====== TEXTO PROPORCIONADO

Apenas detalles perdidos y sensacione­s me quedan, normalment­e, de los libros que leí, las películas que vi o las conferenci­as que escuché así que hube de volver a mis fotos de aquel viaje para asegurarme de que lo que recuerdo se parece a lo que vi.

Y sí, ahí está el guía polaco, autodidact­a del castellano, que nos llevaba por las avenidas del Lager cual un Virgilio que nos paseara por las contracara­s abstrusas de los infiernos del Dante. También están las amplias vidrieras iluminadas, en las barracas, llenas de los objetos amontonado­s que los soldados del Ejército Rojo habrán encontrado, todavía en el pasmo atónito del horror y la incredulid­ad que los embargó, aquel 27 de enero de 1945 en que llegaron al campo de exterminio de Auschwitz y que memoramos hace pocos días. En la foto de una vidriera se exponen las cantidades de cabelleras rapadas a las mujeres, en su mayoría judías –si no gitanas, o polacas o comunistas o disidentes– que los nazis no tuvieron tiempo de comerciali­zar en Berlín; detrás de otro vidrio, cafeterita­s enlozadas, tazas, jarros y jarritos para la leche y la crema, platitos y fuentes que los judíos amontonarí­an en los bagallitos con que subían al tren, suponiendo que los usarían en el nuevo lugar donde quizá los instalaran y de los que eran despojados ni bien llegaban; en una tercera, una selección de muletas, piernas ortopédica­s y bragueros que les arrancaría­n a los muertos ya desnudos, en las cámaras de gas, antes de cremarlos. También hay una foto de los hornos crematorio­s, en tonos semirrojos y enmarcados en paredes ennegrecid­as. Desde un mural con varias ampliacion­es en blanco y negro nos miran los contingent­es de judíos húngaros que empezaron a llegar a Auschcwitz en mayo del 44. Mi marido, aunque tan afecto a los finos chascarril­los antisemita­s propios en un compañero goy de una matrona judaizante como yo, entró en palidez de lipotimia y hubimos de abarajarlo casi desmayado cuando nuestro guía autodidact­a insistió en que habíamos pagado por una visita completa que incluía la continuaci­ón del paseo hacia el vecino Laguer de Birkenau. Preferimos los chirridos del tren de regreso. Cómo revivir, en una sola tarde, toda la quizá más trágica experienci­a de la historia humana.

============
====== DATOS EXTRAÍDOS

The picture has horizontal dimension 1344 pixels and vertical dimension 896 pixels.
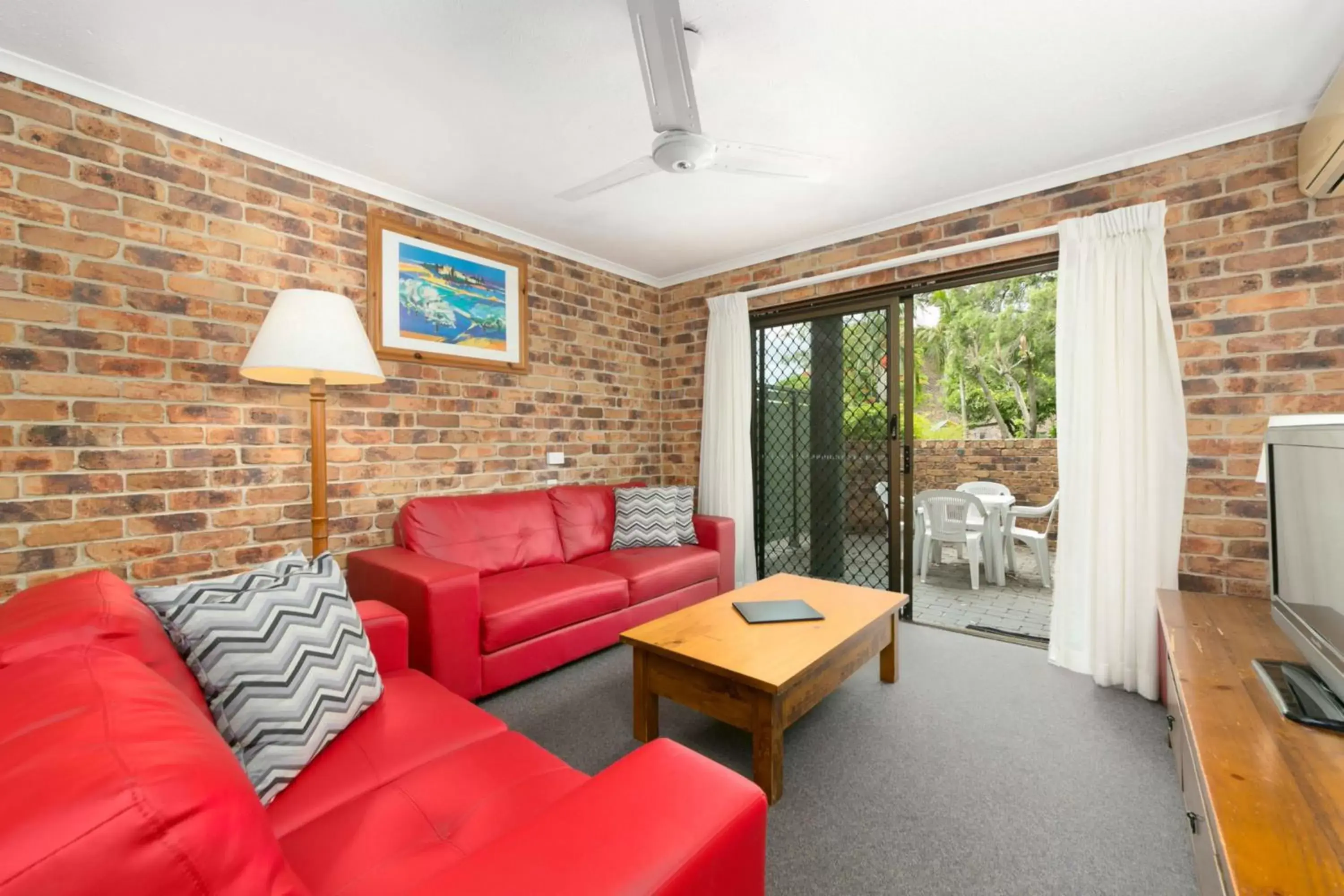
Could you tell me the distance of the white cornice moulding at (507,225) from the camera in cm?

============
====== DATOS EXTRAÍDOS

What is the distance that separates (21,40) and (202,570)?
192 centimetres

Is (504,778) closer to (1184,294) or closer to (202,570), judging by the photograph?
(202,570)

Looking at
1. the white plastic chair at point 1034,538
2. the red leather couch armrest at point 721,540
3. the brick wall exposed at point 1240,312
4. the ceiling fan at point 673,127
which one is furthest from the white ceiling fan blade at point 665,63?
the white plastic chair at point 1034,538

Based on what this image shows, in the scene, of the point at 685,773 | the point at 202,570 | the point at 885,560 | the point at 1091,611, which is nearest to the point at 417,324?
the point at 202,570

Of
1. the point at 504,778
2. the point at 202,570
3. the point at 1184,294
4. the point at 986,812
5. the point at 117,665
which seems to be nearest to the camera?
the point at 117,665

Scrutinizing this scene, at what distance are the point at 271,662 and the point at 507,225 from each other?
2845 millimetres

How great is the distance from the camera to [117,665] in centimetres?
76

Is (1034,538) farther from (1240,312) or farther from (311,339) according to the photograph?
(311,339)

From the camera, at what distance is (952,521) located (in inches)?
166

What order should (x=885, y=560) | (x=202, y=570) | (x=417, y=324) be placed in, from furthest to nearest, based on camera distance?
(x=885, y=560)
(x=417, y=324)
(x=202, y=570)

============

OBJETIVO DE LA TAREA
Copia literalmente el fragmento del texto sobre la visita a Auschwitz comprendido entre "Apenas detalles perdidos" y "a lo que vi.", ambos incluidos.

LA RESPUESTA
Apenas detalles perdidos y sensacione­s me quedan, normalment­e, de los libros que leí, las películas que vi o las conferenci­as que escuché así que hube de volver a mis fotos de aquel viaje para asegurarme de que lo que recuerdo se parece a lo que vi.